■ EXERCISE GOAL: Extend the piece on children and their gadgets by writing what comes next after its last sentence.

Children and their gadgets #PetPeeveStories

On October 2016, the American Academy of Pediatrics announced its new recommendations for children’s media use. This was prompted by the increasing concern of today’s children immersed in digital media. While technological advancements may have its pros, it also has its cons. A fair assessment of these positive and negative points was divided into two policy statements – the first for infants, toddlers and pre-school children, and the second “Media use in school-aged children and adolescents” for children 5 – 18 years of age.

A common question asked every pediatrician is – how old is my child allowed to have a cellphone? Or a gadget?

It’s a difficult one to answer directly and one where parents who already have read several bloggers (who by the way may not be experts at the topic) have an opinion on this matter.

This poster is a reminder on why digital media is popular today. The approval ratings of peers and strangers has become the source of affirmation to those of us who have lived through and are beholden to the digital age.

The “likes” and “shares” of even the most pathetic lame performance on YouTube or a Tweet from a “fake” troll or a bashing on Facebook by haters and trolls has placed our children as high valued targets. With minds that are susceptible to indoctrination with information that are oddly not for them to appropriately discern for their age, adult mentoring under direct, close and observed supervision is the key to answering – “what age can my child have a gadget?” – question.

It is a fact that the pediatric mind is highly susceptible to behavior modification because their mind is like a sponge. They absorb everything and anything immediately. That’s why we don’t appreciate curses flying around the dinner table. Or we close the eyes of our children when you and your husband/wife are having sex. Our children are, literally what we are – practice what we preach.

There’s a Filipino saying that goes

Kung ano ang puno, siya ang bunga. (The tree bears it’s designated fruit).

How different members of the family engage in the use of digital tools should be thoroughly discussed and disclosed with their children. A family media plan that takes into account the health, education and entertainment needs of each child and the family, must be laid out and observed. Changes in the plan should be discussed openly and can be revised after a consensus is arrived.


Let me be blunt. Digital media has totally changed the landscape of child rearing.

■ INFORMATION PROVIDED:

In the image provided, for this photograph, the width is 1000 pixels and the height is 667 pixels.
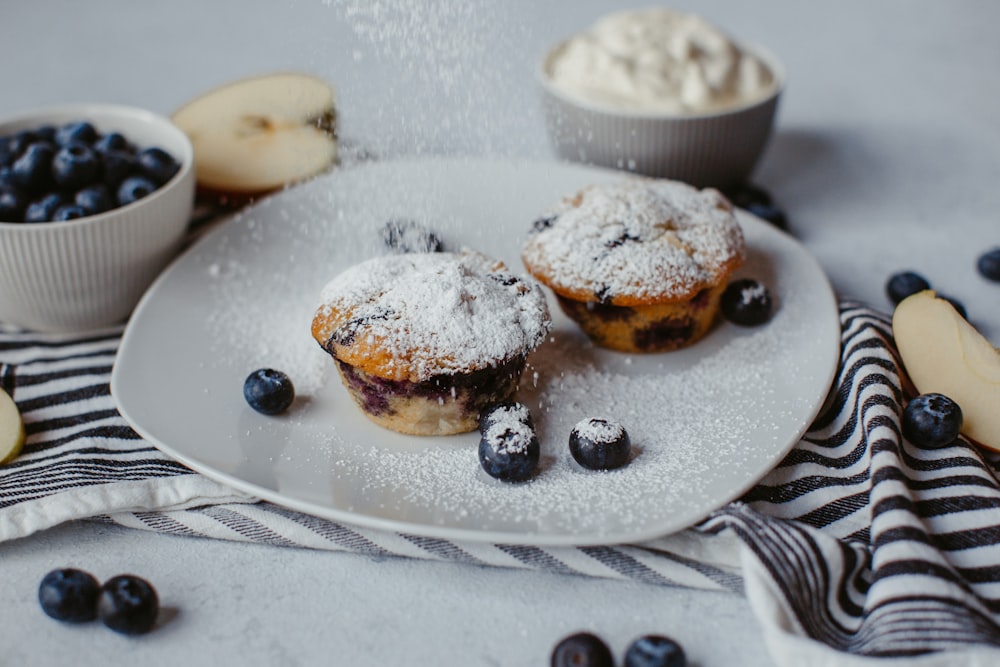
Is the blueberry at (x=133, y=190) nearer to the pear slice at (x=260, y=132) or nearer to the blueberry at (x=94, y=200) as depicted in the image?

■ EXERCISE OUTPUT:
I am sure many of you share the observation (or even within your family gatherings) see that a lot of us are disconnected during mealtime. Instead of enjoying a meal with exchanges in conversation, the kids around the table (including the elders) are busy pounding away at their phones or iPads. The distraction is evident in waiting lounges where, I can vouch for that fact, digital media has lessened the boredom time while waiting for our turn at a queue. But is it applicable also to children whose attention span is much shorter than that of adults (hopefully more often than not)?

Mindful use of media within the family is the key to making a positive experience for children.

The following are some key points provided by the AAP on digital media guidance for children and can be referenced for free at their website

1. For children <18 months and below, avoid use of screen media other than video-chatting. Parents of children 18-24 months of age who want to introduce digital media should choose high quality programming, and WATCH IT WITH THEIR CHILDREN TO HELP THEM UNDERSTAND WHAT THEY’RE SEEING.

2. For children between 2-5 years of age, limit screen use to 1 hour per day of high-quality programs. Parents should co-view media with children to help them understand what they are seeing and apply it to the world around them.

3. For children 6 years and older, place consistent limits on the time spent using media, and the types of media, and make sure media does not take the place of adequate sleep, physical activity and other behaviors essential to health.

4. Designate media-free times together, such as dinner or driving, as well as media-free locations at home, such as bedrooms.

5. Have ongoing communication about online citizenship and safety, including treating others with respect online and offline.

While these may seem “strong” recommendations for the Filipino community in the Philippines (and I’m sure there will be heavy, if not violent reactions from the public), these guidances can serve as platforms at working for better digital media use among our children.

It is, after all, difficult to dissuade a child from copying what his/her parents do in public. And if parents have no time to supervise children on the appropriate use of digital media, no child should be using any gadget unsupervised at any time. Even if it is for distraction purposes or me-time reasons of the adults.